However, while Ebola hit local businesses, the current economic malaise is largely self-inflicted, analysts say. And while his predecessor Ellen Johnson Sirleaf – who won a Nobel peace prize for guiding Liberia’s post-war reconciliation – could fall back on international goodwill, Weah cannot.

Policy pledges

Nyei says the president promised too much during his election campaign, with a series of policy pledges and guarantees of infrastructure. Without the money to pay for it, he was forced to dip into Liberia’s foreign reserves.

With a population of just 4.7m people, Liberia’s economy is sensitive to change. Having concluded its work, the UN peacekeeping mission in the country packed up and left in March 2018, hitting the tourism sector, housing market and the profits of local businesses.

Multinational corporations, chiefly Firestone, which operates the largest rubber plantation on earth in Liberia, have also scaled back operations, shrinking the tax base required to pay for infrastructure and civil service wages. Firestone – which is to Liberia what the auto industry once was to Detroit – has laid off more than 3,000 workers over the past five years.

Just as Weah’s economic credibility was being questioned, two scandals struck. In September 2018, Liberia’s information minister announced that shipping containers holding L$15.5bn ($104m) had gone missing, an episode that brought the issue of corruption – an endemic problem in Liberia – into stark relief.

It later emerged that the containers had not gone missing, but that the central bank had ordered three times the amount of banknotes it had been authorised to print and could not account for how they had been infused into the economy. A case concerning the overprinting of an additional L$2.6bn is currently in court.

Then, last June, protesters demanded Weah account for $25m his government withdrew from the country’s Federal Reserve account in New York to boost the economy, amid allegations of impropriety by officials.

Weah’s development of nearly 50 high-spec residential buildings on land he owns in Monrovia and his private travel by jet have also met with anger. Meanwhile, more than half of the country’s 73,000 civil servants were not paid in November or December.

There are some reasons for optimism on the back of a poor 2019 for Liberia’s weakened economy. GDP growth is expected to recover and hit 1.4% this year and 3.4% in 2021, according to the World Bank.

The electricity, iron and gold sectors have growth potential, while Liberia’s vast supply of rubber will continue to support its economy. Its population is young and entrepreneurial. Yet before growth can return, stabilisation is the name of the game.

‘Fragile’ economy

“Mr Weah urgently needs to stabilise the Liberian dollar and inflation before hard currency reserves fall to dangerous levels,” says Humphrey-Smith, whose firm’s Civil Unrest Index suggests there is a 79% chance of disturbances in Liberia in the next two years.

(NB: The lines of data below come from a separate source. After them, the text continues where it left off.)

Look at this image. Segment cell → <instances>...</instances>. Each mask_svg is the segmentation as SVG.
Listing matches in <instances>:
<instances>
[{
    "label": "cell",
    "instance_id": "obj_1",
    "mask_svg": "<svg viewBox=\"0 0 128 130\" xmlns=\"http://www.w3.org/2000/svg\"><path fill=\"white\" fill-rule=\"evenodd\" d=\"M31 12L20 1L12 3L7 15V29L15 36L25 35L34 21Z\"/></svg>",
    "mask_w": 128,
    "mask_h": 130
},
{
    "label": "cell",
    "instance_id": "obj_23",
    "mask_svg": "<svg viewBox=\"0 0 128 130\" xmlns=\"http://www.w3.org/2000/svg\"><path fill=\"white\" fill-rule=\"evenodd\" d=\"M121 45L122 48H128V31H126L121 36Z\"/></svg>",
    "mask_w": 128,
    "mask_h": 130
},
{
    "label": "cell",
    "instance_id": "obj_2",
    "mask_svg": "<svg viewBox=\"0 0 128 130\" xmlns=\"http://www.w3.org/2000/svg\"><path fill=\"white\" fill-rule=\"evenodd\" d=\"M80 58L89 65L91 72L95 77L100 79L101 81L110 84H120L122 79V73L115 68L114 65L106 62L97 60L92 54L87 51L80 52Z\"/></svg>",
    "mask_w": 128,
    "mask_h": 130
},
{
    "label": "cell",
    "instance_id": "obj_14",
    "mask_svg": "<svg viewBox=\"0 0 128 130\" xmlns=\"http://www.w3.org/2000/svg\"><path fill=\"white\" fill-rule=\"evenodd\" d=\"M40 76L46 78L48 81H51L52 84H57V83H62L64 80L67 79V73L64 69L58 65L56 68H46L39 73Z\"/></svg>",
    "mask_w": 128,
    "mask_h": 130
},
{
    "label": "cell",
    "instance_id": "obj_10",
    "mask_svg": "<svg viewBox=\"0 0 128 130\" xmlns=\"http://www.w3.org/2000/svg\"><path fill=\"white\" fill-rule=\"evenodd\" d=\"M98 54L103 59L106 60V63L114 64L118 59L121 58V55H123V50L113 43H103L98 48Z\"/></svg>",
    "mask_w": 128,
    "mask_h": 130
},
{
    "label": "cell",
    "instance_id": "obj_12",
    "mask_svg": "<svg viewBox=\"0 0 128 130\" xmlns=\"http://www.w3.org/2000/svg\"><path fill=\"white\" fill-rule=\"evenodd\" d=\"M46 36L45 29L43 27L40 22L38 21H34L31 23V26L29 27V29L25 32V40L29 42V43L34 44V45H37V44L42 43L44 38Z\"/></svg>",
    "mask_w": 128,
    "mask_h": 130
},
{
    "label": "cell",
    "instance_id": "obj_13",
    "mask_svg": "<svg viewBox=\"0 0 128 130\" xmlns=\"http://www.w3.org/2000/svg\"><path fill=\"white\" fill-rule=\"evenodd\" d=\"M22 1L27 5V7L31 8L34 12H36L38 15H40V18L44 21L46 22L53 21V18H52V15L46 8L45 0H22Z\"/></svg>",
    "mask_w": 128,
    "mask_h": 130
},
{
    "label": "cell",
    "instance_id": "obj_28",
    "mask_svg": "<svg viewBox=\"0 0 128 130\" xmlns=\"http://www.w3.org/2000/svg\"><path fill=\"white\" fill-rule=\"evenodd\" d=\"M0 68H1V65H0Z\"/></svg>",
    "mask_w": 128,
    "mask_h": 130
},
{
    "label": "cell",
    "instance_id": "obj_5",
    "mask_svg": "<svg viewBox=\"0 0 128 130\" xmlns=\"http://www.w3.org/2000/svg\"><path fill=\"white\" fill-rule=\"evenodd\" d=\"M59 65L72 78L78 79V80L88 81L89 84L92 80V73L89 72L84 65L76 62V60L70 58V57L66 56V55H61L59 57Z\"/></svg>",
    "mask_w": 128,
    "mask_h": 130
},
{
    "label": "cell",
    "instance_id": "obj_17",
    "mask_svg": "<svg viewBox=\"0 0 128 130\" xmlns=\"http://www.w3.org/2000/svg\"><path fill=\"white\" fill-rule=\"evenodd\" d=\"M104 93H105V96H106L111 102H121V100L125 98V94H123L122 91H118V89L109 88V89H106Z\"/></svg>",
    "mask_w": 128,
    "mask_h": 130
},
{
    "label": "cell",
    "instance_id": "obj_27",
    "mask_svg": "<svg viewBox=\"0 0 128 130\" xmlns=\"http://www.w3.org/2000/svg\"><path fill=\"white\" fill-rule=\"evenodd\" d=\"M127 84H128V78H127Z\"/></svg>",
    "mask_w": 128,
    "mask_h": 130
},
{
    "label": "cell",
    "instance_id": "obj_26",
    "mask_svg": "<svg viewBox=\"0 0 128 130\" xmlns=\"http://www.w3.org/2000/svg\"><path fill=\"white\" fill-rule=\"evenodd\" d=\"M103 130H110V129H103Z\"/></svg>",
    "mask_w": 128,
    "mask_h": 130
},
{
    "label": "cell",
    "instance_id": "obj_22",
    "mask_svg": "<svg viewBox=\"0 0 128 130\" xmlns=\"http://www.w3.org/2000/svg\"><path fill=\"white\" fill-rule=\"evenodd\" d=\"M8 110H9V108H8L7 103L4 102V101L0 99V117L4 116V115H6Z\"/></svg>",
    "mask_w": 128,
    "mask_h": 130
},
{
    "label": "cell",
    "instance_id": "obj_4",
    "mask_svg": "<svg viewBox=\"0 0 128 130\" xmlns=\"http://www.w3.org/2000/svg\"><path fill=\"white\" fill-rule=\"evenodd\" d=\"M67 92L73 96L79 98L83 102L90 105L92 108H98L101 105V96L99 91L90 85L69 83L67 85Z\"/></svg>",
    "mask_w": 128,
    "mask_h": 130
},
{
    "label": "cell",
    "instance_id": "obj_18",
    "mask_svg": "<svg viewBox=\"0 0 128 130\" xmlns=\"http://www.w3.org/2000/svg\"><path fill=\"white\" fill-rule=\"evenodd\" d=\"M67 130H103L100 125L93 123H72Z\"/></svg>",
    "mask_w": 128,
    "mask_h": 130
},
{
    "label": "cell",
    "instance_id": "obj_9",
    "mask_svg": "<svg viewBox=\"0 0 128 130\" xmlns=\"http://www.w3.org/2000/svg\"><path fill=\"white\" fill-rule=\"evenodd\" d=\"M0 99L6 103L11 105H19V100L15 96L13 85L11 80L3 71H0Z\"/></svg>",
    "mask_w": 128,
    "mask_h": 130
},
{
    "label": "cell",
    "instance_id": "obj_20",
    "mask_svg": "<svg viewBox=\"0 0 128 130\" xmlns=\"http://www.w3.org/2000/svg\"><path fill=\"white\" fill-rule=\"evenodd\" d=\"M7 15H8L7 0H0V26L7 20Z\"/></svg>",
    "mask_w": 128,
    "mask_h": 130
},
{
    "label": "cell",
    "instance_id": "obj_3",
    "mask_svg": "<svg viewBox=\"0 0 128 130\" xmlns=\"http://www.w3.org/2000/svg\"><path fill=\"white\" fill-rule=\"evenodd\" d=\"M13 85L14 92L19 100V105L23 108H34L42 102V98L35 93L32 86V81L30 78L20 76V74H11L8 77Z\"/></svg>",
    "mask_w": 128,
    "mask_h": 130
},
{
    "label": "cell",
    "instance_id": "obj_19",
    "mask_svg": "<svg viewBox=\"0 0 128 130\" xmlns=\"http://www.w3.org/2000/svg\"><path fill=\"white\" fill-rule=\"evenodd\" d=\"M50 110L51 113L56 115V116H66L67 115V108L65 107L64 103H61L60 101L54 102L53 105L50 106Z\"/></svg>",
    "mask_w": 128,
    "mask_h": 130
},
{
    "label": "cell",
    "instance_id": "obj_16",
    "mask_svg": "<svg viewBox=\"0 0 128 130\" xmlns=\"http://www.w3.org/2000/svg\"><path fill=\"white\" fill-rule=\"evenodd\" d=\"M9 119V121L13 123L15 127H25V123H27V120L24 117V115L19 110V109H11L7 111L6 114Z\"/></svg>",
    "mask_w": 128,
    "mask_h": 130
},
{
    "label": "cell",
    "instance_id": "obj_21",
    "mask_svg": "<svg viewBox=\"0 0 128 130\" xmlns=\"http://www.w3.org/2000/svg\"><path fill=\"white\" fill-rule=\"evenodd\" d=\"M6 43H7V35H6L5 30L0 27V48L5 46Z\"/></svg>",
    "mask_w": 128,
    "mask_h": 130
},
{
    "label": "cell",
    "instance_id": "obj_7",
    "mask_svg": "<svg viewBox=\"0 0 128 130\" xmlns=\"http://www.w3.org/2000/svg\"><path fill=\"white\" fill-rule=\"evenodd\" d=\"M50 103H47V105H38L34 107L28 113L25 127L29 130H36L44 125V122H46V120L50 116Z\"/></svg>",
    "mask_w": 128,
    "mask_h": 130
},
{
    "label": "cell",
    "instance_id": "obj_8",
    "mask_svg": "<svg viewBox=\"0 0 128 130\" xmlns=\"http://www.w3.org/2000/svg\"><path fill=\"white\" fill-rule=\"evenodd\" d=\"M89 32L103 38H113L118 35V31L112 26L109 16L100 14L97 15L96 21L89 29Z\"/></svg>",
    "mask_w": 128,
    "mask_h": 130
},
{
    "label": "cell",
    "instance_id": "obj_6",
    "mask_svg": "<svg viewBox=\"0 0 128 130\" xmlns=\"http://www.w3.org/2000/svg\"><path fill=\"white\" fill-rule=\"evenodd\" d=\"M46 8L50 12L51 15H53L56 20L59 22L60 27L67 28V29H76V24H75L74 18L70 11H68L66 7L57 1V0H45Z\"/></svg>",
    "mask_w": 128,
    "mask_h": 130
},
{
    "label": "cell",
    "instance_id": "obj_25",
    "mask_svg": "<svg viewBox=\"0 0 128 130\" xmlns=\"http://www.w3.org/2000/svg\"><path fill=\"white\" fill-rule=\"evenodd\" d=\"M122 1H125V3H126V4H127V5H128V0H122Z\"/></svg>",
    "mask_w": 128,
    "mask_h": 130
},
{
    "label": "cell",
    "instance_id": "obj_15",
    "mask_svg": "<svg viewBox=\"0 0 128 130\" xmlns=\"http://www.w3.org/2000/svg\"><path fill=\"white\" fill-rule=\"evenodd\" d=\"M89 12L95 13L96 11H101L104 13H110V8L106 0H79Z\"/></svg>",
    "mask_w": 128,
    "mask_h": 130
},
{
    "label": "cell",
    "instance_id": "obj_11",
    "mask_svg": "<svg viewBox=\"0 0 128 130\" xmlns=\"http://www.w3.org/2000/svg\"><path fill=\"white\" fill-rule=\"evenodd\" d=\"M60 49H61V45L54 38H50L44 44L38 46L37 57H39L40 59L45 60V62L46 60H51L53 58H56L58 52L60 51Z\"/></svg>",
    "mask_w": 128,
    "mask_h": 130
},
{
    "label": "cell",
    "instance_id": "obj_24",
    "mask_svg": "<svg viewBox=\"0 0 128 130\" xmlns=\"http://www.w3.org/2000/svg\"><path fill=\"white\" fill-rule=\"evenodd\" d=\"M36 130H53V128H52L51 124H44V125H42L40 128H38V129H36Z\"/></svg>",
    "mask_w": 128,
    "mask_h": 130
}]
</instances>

The IMF recently called the Liberian economy “fragile”, a term generally given to economies bordering on crisis. The lender has offered Monrovia $250m over four years, with a string of austerity conditions, not least laying off hundreds of civil servants.

“While hard for Mr Weah to swallow, the strict execution of IMF guidelines would likely dodge a recession and revamp the country’s image with creditors,” Humphrey-Smith says. “Doing so will drive a wedge between him, investors and the electorate; but it may just avert disaster.”